To address the question of how long it takes for bladder cancer to develop, we applied a mathematical modeling algorithm utilizing the mutational profile and a sequence of successive clonal evolution in the nodes of the parsimony tree by a time-continuous Markov branching process.59 This approach provides an estimation of progression on a time scale of the transformation process based on maximal parsimonious principles. Initially, we performed the modeling by using all nonsynonymous and synonymous mutations (Fig. 3G and Extended Data Fig. 20H). These analyses showed that both maps evolved over approximately 10-15 years, and the age-related curves of mutations had left-skewed patterns with the early mutations being more than 10 years old. Based on the time scale, the processes could be divided into two major phases. The older (dormant) phase, in which mutations developed gradually over approximately a decade, involved mutations that were characterized by low selection coefficients consistent with the idea that they produced marginal proliferative advantage. The more recent (progressive) phases were less than two years old and were characterized by the accumulation of large numbers of mutations with high selection coefficients indicating that they were associated with clonal expansion and produced high proliferative advantage. We repeated the same analyses focusing on mutations characterized by the clonal expansion i.e. those of clusters α and β. The overall age-related pattern was similar in both maps spanning approximately 10 years. Again, there was a limited number of mutations, older than two years, corresponding to the dormant phase characterized by low selection coefficient with minimal proliferative advantage. A large proportion of these mutations were younger than two years with high selection coefficient corresponding to the progressive phase of the disease (Fig. 3H and Extended Data Fig. 20I). When the mathematical modeling was restricted to clusters β, i.e. the mutations characterized by an increase in their clonality with disease progression and representing the putative drivers of the progression process, it showed that in both maps these mutations developed in the last year and produced high proliferative advantage as shown by the increased selection coefficient (Fig. 3I and Extended Data Fig. 20J).

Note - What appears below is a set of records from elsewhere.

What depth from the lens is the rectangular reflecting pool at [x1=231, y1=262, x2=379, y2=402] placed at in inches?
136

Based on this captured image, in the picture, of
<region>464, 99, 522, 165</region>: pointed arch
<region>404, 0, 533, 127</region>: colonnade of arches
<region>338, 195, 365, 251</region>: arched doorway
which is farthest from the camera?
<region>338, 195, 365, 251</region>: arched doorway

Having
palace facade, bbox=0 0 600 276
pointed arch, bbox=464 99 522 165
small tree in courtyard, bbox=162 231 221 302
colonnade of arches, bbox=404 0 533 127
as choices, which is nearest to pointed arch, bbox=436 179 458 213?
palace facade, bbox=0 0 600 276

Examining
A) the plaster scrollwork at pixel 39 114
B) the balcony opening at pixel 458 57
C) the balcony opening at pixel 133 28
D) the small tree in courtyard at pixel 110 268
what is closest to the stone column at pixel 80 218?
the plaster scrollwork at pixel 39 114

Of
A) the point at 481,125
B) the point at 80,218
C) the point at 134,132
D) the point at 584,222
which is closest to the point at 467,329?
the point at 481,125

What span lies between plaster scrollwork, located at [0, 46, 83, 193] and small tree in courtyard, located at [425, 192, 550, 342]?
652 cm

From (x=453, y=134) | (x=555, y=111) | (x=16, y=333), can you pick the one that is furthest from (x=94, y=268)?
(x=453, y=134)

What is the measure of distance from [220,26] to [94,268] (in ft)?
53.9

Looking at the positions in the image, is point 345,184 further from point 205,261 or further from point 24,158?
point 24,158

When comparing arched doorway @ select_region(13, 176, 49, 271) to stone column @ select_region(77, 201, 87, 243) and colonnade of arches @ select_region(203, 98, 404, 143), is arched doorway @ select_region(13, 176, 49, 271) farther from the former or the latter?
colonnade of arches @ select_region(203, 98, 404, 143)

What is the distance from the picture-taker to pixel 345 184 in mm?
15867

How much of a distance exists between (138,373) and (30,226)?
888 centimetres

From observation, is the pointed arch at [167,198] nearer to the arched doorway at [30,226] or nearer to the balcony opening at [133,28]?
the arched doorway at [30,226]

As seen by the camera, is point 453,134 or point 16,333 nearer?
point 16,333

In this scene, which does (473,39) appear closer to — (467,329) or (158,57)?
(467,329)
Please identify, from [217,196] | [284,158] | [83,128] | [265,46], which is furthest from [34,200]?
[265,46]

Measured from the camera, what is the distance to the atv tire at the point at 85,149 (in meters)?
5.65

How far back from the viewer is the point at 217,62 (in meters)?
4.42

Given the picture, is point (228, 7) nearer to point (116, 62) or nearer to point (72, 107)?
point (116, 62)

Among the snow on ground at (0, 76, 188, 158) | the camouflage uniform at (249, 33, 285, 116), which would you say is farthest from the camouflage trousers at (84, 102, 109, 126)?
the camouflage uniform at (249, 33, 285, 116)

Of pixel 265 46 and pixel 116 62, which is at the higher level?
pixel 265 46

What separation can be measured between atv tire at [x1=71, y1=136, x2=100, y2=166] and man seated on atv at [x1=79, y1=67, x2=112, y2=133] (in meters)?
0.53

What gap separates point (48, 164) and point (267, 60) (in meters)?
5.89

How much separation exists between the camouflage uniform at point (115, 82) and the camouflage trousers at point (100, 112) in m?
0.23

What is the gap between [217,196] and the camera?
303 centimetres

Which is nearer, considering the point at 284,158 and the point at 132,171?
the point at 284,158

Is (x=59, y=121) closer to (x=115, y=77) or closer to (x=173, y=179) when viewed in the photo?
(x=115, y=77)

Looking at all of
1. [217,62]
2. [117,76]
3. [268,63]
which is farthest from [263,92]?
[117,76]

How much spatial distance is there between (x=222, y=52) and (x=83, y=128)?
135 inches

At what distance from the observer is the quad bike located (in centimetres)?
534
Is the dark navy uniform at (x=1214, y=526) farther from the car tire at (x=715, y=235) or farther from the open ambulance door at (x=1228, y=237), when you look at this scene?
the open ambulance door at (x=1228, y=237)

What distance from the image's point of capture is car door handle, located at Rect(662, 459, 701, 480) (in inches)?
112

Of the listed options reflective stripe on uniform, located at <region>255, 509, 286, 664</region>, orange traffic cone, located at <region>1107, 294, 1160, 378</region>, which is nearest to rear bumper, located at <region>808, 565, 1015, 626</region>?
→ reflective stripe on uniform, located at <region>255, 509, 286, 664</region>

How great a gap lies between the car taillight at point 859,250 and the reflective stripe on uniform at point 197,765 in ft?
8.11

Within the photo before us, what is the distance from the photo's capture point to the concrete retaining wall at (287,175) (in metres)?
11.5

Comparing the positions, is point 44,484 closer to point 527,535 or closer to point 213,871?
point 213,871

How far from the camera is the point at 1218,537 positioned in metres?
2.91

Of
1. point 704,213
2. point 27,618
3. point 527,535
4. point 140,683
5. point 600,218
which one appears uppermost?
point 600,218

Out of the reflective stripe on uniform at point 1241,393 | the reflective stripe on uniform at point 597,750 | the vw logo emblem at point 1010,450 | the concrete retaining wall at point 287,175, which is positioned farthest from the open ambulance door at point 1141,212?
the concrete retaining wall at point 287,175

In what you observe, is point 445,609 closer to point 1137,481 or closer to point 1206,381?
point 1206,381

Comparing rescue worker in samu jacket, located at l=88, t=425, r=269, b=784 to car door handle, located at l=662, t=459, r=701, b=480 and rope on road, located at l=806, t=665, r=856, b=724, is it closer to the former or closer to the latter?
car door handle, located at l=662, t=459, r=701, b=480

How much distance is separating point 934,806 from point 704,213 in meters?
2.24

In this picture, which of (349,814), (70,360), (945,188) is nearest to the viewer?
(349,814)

Integrated Pathway Analysis
To evaluate global contributions of genome-wide RNA expression changes to bladder cancer development, we used a recently developed tumor messenger RNA expression score (TmS), which showed strong positive correlation with aggressive variants of cancer across the TCGA sites.60 In both maps there was a significant increase of TmS with disease progression to HGIN and UC (Fig. 4A). Moreover, TmS of NU/LGIN samples in the basal map was higher as compared to NU/LGIN samples in the luminal map. This observation was validated on the TCGA cohort, which showed higher TmS in the clinically aggressive basal tumors as compared to the luminal tumors (Fig. 4B).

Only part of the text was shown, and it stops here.